Wednesday, April 13, 2011

A VISIT FROM THE GOON SQUAD by Jennifer Egan


This is not exactly a book to savor, but the first-, second-, and third-person narrators, skipping forward and backward in time, make this book something of a marvel, something to admire. I have to say that the first chapter was a turnoff, though. Sasha is a remorseless kleptomaniac who pilfers pieces of other people's lives, perhaps attempting to assemble one of her own. She works as an assistant to Bennie, a record producer, whose story we hear next. From there, we move on to Rhea, who was in Bennie's garage punk band, and then to Lou, Bennie's mentor, who takes some hangers-on and his children on a disastrous African safari. Then we meet Scotty, another bandmate of Bennie's, who delivers him a dead fish as a gift, and I'm on board. It's a daisy chain in which the link (not to be confused with the character Linc!) that carries forward to the next chapter is always a surprise, right down to the 75-page Powerpoint presentation, which is itself a daisy chain of arrows, flowcharts, pyramids, equations, and bullet points.

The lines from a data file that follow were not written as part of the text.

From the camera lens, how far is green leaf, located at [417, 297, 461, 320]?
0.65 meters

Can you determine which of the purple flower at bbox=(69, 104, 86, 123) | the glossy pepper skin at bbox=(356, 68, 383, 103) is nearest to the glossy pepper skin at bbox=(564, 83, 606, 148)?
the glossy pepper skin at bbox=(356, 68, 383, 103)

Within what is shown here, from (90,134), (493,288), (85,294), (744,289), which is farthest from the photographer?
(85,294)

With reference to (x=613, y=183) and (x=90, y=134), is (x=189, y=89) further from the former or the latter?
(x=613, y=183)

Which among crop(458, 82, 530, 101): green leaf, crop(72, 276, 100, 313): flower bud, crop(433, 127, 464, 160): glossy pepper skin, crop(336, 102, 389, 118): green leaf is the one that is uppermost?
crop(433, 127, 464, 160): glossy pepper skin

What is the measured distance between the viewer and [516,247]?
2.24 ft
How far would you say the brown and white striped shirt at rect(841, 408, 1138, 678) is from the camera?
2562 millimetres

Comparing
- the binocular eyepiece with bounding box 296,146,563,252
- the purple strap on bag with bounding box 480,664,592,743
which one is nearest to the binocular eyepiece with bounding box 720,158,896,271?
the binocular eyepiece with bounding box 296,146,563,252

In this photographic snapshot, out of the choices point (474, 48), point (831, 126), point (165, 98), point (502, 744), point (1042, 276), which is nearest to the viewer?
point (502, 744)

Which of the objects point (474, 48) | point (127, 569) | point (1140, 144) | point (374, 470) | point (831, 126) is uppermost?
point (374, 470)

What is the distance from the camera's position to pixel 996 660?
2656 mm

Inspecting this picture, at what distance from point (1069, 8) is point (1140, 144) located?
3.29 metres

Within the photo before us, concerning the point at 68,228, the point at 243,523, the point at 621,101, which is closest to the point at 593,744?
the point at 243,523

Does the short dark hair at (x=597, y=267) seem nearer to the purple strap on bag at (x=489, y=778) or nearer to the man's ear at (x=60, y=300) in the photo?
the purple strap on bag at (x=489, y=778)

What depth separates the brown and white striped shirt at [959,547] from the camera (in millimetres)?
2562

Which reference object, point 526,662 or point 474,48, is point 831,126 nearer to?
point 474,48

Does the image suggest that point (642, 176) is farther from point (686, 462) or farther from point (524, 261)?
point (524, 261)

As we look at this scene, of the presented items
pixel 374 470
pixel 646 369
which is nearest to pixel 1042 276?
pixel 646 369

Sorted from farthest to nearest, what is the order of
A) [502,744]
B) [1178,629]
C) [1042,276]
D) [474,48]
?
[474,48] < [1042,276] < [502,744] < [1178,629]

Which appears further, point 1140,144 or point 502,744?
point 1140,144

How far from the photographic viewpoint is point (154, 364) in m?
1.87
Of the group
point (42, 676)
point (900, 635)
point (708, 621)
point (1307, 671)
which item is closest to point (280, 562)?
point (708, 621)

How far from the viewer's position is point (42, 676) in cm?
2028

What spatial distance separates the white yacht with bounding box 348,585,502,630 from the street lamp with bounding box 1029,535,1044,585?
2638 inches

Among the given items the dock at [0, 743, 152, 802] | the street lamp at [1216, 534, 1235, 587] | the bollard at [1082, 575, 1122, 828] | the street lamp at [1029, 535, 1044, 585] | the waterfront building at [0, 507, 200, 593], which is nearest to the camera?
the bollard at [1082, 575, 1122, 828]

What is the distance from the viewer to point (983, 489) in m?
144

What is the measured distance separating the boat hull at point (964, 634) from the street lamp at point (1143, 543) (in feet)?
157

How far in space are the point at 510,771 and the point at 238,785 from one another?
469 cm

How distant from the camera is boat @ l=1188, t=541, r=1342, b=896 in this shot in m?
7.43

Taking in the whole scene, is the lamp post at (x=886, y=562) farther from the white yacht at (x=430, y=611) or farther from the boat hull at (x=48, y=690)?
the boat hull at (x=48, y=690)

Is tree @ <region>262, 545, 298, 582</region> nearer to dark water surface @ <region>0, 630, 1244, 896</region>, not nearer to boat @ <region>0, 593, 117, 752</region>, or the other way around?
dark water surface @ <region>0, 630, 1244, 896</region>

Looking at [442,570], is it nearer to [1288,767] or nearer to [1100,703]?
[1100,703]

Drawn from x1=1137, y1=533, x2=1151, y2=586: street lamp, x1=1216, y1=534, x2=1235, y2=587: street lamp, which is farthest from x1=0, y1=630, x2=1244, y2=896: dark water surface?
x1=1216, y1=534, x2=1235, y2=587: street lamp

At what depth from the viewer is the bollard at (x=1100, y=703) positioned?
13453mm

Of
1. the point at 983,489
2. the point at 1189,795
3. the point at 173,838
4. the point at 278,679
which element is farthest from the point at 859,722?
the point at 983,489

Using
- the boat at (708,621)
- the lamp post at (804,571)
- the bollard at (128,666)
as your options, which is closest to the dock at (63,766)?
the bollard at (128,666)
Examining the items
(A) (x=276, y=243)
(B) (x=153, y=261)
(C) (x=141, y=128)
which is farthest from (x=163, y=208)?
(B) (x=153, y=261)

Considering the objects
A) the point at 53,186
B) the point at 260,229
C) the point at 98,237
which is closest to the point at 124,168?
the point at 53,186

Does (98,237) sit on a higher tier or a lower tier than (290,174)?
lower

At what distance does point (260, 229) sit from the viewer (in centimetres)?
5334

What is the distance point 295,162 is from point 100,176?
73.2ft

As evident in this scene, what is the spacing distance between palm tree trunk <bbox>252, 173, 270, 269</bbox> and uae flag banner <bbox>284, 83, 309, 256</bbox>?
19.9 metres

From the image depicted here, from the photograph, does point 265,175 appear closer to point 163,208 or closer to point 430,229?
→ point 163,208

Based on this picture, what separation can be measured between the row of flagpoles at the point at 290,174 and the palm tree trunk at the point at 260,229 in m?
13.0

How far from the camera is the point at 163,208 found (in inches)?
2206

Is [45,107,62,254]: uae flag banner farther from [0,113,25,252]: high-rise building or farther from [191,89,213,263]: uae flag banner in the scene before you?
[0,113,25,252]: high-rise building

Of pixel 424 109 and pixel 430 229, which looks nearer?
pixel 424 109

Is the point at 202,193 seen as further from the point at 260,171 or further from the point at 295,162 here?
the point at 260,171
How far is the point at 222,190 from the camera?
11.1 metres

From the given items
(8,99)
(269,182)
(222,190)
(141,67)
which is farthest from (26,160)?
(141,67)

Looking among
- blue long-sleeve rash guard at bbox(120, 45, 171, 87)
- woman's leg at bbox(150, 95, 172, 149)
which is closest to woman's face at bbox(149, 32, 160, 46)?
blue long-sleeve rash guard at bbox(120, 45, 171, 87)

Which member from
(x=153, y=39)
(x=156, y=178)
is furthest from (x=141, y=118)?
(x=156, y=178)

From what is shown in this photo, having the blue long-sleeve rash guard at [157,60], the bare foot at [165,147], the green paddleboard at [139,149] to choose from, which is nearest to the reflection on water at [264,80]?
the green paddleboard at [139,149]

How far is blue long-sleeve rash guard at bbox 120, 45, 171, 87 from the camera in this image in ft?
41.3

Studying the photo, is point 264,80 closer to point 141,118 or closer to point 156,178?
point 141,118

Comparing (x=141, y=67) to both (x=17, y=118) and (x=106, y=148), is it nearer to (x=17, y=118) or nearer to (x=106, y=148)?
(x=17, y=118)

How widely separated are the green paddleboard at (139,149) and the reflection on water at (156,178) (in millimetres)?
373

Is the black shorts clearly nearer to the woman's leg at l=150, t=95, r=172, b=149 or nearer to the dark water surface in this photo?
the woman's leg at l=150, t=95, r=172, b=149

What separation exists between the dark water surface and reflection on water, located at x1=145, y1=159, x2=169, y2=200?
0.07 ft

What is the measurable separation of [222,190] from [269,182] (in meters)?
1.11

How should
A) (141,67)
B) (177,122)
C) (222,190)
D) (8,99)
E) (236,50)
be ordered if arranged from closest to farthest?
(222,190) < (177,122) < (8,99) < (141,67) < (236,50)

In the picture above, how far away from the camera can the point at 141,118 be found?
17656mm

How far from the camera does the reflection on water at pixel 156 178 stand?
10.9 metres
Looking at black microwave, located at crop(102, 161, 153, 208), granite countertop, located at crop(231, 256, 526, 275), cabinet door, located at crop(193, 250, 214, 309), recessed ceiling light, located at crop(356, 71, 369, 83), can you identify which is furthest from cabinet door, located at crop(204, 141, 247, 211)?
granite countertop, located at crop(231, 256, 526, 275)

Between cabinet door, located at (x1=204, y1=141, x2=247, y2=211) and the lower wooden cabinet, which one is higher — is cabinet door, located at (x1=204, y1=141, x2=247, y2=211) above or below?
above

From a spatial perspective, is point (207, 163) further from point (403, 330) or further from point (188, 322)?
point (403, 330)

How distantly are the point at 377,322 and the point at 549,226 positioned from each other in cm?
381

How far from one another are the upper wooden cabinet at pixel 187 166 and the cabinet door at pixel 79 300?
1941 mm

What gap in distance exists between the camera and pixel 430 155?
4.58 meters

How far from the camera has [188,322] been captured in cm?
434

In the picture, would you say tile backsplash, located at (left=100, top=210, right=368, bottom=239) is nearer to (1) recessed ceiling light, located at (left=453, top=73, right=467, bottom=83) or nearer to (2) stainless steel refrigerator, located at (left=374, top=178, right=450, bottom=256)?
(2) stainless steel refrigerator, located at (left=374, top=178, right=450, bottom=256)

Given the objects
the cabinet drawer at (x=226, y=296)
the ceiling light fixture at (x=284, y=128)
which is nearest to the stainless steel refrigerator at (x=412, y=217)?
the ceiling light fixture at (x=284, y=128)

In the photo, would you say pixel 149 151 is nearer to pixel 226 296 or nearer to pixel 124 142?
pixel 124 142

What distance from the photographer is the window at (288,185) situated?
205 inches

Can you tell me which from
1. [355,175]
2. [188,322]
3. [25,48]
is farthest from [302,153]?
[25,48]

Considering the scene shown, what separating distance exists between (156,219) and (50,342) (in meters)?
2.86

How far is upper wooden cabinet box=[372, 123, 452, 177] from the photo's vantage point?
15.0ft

As has-been rocker Bosco says, "Time is a goon," and we can't predict who is going to come out ahead and who is going to be sapped by the goon. I just read Einstein's Dreams by Alan Lightman, which, as you might guess, also focuses on time, and I'd be interested to know if Egan has some interest or experience in physics. In fact, in Goon Squad, Jules Jones, a former celebrity reporter in jail, footnotes the account of his ill-fated interview with a starlet with comments about particle entanglement, a spooky property of photons that seems to parallel the manner in which the characters go their separate ways and then accordion back together or form a closed loop to one another. Last but not least, there's a child's obsession with the pauses in music that make you think the song is over when it's really not. Perhaps these pauses are a metaphor for the spans of time in these characters' lives in which they seem to have lost their way and then manage to scramble back for at least one more stanza.

Here's my daisy chain. The title of this book makes me think of the TV show The Mod Squad. It had a character named Linc, and so does this book. The TV show also starred Peggy Lipton, who lived for a time with record producer Lou Adler. This book has a record producer named Lou. Go figure.